In their view of the sacrament, our reformers sought to preserve the unique glory of Christ. They rejected all views which seemed to them derogatory to His death and passion. Our view of the Christian minister must be governed by the same principle. By what we do and say in our ministry, we must make plain our conviction that Christ Himself is the chief Minister of word and sacrament, and that we in the ordained ministry are but His underlings’ (1 Corinthians 4. 1). We must not appear to usurp His position. An elevated pulpit is a perilous enough position for a minister to occupy; the central, presiding position at the Lord’s Table is not ours to take. It is He Who presides; it is for us to stand aside, that in all things He may have the preeminence.
The Practical Argument
While both Eastward position and Northside are regarded by some people as divisive, the Westward position has been welcomed as a unifying factor in schemes of union involving an Anglican church and non-episcopal churches. Many of the latter have preserved the Westward position. It has become popular in the Liturgical Movement. It seems to have been successfully adopted in the Church of South India. As has already been mentioned, the Pope celebrates from this position in St. Peter’s.

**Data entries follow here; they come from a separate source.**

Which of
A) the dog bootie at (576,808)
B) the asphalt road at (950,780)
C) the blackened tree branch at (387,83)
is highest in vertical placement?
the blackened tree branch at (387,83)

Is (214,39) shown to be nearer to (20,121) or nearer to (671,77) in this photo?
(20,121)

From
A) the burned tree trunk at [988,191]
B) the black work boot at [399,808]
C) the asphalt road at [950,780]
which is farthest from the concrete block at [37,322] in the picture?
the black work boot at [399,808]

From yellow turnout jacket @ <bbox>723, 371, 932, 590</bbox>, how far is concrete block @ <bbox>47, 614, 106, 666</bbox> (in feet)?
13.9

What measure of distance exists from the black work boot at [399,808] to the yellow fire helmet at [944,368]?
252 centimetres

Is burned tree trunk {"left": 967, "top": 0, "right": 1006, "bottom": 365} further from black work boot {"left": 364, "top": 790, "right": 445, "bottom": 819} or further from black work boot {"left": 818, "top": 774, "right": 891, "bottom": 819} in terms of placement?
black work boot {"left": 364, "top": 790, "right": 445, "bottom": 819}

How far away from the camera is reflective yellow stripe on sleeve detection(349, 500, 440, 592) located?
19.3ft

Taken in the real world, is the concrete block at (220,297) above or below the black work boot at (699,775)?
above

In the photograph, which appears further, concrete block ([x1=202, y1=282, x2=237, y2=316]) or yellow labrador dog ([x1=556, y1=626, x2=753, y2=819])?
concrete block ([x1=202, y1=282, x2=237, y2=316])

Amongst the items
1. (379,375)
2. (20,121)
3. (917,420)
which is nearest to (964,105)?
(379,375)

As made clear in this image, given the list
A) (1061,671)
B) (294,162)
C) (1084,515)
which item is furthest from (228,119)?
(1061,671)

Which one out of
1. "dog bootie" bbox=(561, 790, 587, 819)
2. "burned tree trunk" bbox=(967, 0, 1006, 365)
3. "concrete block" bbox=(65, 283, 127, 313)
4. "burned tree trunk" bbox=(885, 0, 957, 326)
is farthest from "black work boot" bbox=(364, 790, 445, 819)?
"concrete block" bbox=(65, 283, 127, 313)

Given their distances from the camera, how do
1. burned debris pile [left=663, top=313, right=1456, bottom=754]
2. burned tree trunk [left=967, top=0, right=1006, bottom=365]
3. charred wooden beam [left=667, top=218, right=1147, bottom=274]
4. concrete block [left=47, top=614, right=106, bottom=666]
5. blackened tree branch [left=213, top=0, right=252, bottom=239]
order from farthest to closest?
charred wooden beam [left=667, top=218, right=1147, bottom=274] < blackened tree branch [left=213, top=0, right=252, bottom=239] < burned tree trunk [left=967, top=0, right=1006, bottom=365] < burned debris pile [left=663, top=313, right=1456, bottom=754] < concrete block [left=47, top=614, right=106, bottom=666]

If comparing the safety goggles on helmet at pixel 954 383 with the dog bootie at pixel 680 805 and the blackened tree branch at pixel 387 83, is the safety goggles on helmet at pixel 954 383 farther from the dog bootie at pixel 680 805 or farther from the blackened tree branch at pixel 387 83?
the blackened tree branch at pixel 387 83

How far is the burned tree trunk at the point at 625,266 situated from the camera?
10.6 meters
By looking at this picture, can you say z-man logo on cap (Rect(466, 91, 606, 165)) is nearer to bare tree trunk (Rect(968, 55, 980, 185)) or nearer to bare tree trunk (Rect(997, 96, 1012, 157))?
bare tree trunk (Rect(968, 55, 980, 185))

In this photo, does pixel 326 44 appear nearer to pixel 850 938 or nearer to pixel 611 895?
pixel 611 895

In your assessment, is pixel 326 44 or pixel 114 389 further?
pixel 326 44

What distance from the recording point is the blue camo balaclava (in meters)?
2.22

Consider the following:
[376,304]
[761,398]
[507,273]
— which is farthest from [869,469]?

This phenomenon, that the Westward position is acceptable to both ends of the theological spectrum, makes it immediately attractive to some. Ought it not rather for this very reason to be somewhat suspect? The Pope and the ministers of many non-episcopal churches adopt the same position while ‘celebrating’, although they hold widely divergent views of the nature and purpose of the sacrament. It is evident, therefore, that the Westward position itself does not clearly symbolize, and for this reason cannot definitely secure a proper doctrine of the Holy Communion. I fear that enthusiasm for the Westward position on eirenical grounds may indicate a shallow quest for outward uniformity. Unity of word and deed, of liturgical form and ritual act, is of no great value, without an underlying unity of doctrine, to which they should be giving expression. Such external unity is misleading, and may even be dishonest, because the unity is apparent only without being real.
Our concern should be first and foremost to embrace for ourselves, and commend to others a New Testament theology of grace, ministry and sacraments, and then to put the officiating minister at the Lord’s Supper into a position which plainly and incontrovertibly exemplifies this theology. It is for this reason supremely that I, for one, far from wishing to abandon it, welcome the symbolism of the Northside.